» TASK OBJECTIVE: The answer must be the complete listing, reproduced exactly.
════════════════════
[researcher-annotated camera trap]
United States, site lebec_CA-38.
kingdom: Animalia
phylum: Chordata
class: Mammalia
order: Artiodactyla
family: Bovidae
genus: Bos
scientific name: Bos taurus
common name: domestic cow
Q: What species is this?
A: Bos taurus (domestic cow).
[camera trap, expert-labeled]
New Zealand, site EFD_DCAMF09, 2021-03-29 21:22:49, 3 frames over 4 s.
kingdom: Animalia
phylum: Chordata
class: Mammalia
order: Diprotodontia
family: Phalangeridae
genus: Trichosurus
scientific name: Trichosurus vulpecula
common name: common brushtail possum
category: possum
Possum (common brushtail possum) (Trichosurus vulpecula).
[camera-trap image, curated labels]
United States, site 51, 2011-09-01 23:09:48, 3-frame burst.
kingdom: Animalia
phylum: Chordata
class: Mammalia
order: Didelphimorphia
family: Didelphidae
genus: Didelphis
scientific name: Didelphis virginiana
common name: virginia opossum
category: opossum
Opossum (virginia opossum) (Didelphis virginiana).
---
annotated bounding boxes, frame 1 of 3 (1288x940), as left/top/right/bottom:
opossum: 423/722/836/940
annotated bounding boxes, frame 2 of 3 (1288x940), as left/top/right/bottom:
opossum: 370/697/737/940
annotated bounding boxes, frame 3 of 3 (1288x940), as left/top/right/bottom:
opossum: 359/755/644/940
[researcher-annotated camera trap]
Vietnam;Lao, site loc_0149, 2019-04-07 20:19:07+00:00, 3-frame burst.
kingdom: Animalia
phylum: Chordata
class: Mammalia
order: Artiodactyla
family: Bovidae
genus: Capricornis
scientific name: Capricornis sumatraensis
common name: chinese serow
════════════════════
» SOLUTION FOR THIS EXERCISE:
[researcher-annotated camera trap]
United States, site lebec_CA-38.
kingdom: Animalia
phylum: Chordata
class: Mammalia
order: Artiodactyla
family: Bovidae
genus: Bos
scientific name: Bos taurus
common name: domestic cow
Q: What species is this?
A: Bos taurus (domestic cow).
[camera trap, expert-labeled]
New Zealand, site EFD_DCAMF09, 2021-03-29 21:22:49, 3 frames over 4 s.
kingdom: Animalia
phylum: Chordata
class: Mammalia
order: Diprotodontia
family: Phalangeridae
genus: Trichosurus
scientific name: Trichosurus vulpecula
common name: common brushtail possum
category: possum
Possum (common brushtail possum) (Trichosurus vulpecula).
[camera-trap image, curated labels]
United States, site 51, 2011-09-01 23:09:48, 3-frame burst.
kingdom: Animalia
phylum: Chordata
class: Mammalia
order: Didelphimorphia
family: Didelphidae
genus: Didelphis
scientific name: Didelphis virginiana
common name: virginia opossum
category: opossum
Opossum (virginia opossum) (Didelphis virginiana).
---
annotated bounding boxes, frame 1 of 3 (1288x940), as left/top/right/bottom:
opossum: 423/722/836/940
annotated bounding boxes, frame 2 of 3 (1288x940), as left/top/right/bottom:
opossum: 370/697/737/940
annotated bounding boxes, frame 3 of 3 (1288x940), as left/top/right/bottom:
opossum: 359/755/644/940
[researcher-annotated camera trap]
Vietnam;Lao, site loc_0149, 2019-04-07 20:19:07+00:00, 3-frame burst.
kingdom: Animalia
phylum: Chordata
class: Mammalia
order: Artiodactyla
family: Bovidae
genus: Capricornis
scientific name: Capricornis sumatraensis
common name: chinese serow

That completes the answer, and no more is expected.